5.2 Fischer’s Protocol

Fischer’s protocol [10] is a mutual exclusion algorithm for arbitrarily many components (column #C). The model contains clock variables (with domain \(\mathbb {Q}\)), rendering the state space infinite. Explicit value abstraction fails to verify these models because the clock variables become visible after a few iterations. Table 2 contains results for predicate and combined abstraction. The algorithms start with an empty set of initial states and the combined approach tracks the variables corresponding to the locks explicitly. It can be seen that Craig interpolation outperforms sequence interpolation for these models. It can also be observed that the combined method is more efficient when the model meets the property.

Table 2. Measurement results for Fischer’s protocol.

5.3 Hardware Models

We also evaluated the algorithms for some of the smaller models of the Hardware Model Checking Competition [5]. Table 3 contains results for predicate abstraction and explicit value abstraction. We did not evaluate the combined approach, since all variables are boolean type, hence it is identical to add a predicate for a variable or to track it explicitly. Predicate abstraction starts with an empty set of initial predicates and only the single output variable is visible using explicit value abstraction. The columns I, L and A correspond to the number of inputs, latches and and-gates respectively. It can be seen that predicate abstraction performs better with Craig interpolation, but explicit value abstraction is more efficient using sequence interpolation.

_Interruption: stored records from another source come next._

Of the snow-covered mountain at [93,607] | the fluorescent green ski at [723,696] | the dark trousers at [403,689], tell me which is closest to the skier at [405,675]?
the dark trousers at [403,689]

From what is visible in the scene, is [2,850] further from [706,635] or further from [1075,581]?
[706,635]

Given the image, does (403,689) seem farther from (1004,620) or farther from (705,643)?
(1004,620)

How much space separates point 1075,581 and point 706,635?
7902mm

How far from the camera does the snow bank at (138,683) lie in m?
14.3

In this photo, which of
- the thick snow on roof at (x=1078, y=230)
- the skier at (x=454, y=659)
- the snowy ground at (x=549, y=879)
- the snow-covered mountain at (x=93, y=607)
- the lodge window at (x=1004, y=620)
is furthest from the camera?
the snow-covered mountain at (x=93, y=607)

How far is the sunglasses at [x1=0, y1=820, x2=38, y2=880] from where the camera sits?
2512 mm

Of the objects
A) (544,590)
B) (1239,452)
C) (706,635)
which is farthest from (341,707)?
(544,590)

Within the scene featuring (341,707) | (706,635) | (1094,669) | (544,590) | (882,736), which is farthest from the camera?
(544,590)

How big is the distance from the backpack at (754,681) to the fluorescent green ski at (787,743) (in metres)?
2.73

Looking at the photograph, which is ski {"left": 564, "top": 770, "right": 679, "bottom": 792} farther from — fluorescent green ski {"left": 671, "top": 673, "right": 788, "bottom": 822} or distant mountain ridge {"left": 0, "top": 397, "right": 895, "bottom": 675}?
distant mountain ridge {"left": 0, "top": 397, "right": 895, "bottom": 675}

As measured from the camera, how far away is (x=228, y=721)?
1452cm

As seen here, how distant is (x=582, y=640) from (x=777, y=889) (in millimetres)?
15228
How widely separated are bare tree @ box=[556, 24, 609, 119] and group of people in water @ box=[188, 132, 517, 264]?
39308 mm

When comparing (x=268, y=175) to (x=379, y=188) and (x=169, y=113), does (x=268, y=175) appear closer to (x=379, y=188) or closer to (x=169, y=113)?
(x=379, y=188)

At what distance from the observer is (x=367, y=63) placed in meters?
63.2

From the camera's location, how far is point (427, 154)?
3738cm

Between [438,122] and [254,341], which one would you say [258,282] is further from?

Table 3. Measurement results for hardware models.

5.4 Summary

Measurements show that all configurations have advantages and shortcomings depending on the types of the models. Predicate abstraction with Craig interpolation performs well for software and hardware models, explicit value abstraction is efficient for PLC models, while the combined method with sequence interpolation was able to handle the largest state spaces. It can also be observed that extending predicate abstraction with explicit values (the combined method) boosts its performance. As our implementation is only a prototype without optimizations, the developed model checker can not compete with state-of-the-art tools now. Furthermore our current goal was to compare the configurations in the same framework, so also the formerly existing algorithms were reimplemented.

6 Conclusions

In our paper we examined various CEGAR-based algorithms for the verification of symbolic transition systems. From the theoretical point of view, we described a configurable framework, which can incorporate the different types of abstractions and refinement strategies. We also proposed a combination of predicate abstraction and explicit values at the initial abstraction, being able to provide better performance based on domain knowledge or heuristics. On the practical side, we examined the efficiency of different configurations of the algorithms on various models, including software and hardware and identified their advantages and shortcomings. Our future plan is to improve our prototype implementation, experiment with further algorithms and develop heuristics for automatically selecting the most efficient configuration based on the model.